Crawled caption data:
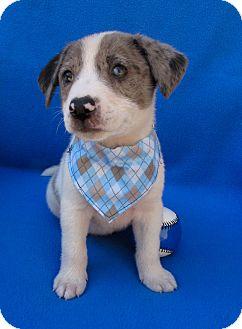 Australian Shepherd/Australian Cattle Dog Mix Puppy for adoption in Irvine, California - Lucky Day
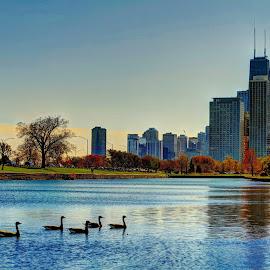 lincoln park by Fraya Replinger - City,  Street & Park  City Parks ( lincoln park, skyline, fall, duck, ducks, chicago )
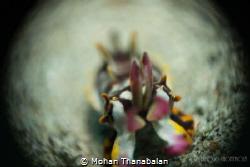 Flamboyant Cuttlefish shot in Reverse Ring Macro. Patienc... by Mohan Thanabalan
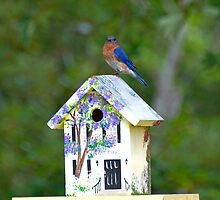 The Bird House by TJ Baccari Photography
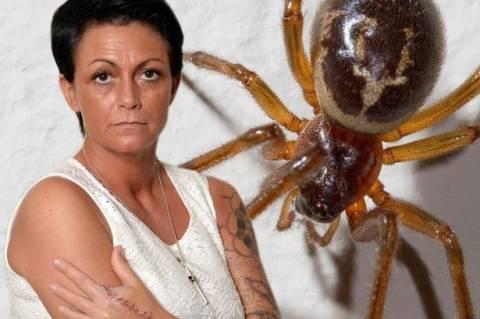 Έφτασε ένα βήμα πριν το θάνατο μετά το τσίμπημα αράχνης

What is needed. Once the pictures are set aside, copy the remaining text of every entry exactly.

Your response.
 Australian Shepherd/Australian Cattle Dog Mix Puppy for adoption in Irvine, California - Lucky Day
 lincoln park by Fraya Replinger - City,  Street & Park  City Parks ( lincoln park, skyline, fall, duck, ducks, chicago )
 Flamboyant Cuttlefish shot in Reverse Ring Macro. Patienc... by Mohan Thanabalan
 The Bird House by TJ Baccari Photography
 Έφτασε ένα βήμα πριν το θάνατο μετά το τσίμπημα αράχνης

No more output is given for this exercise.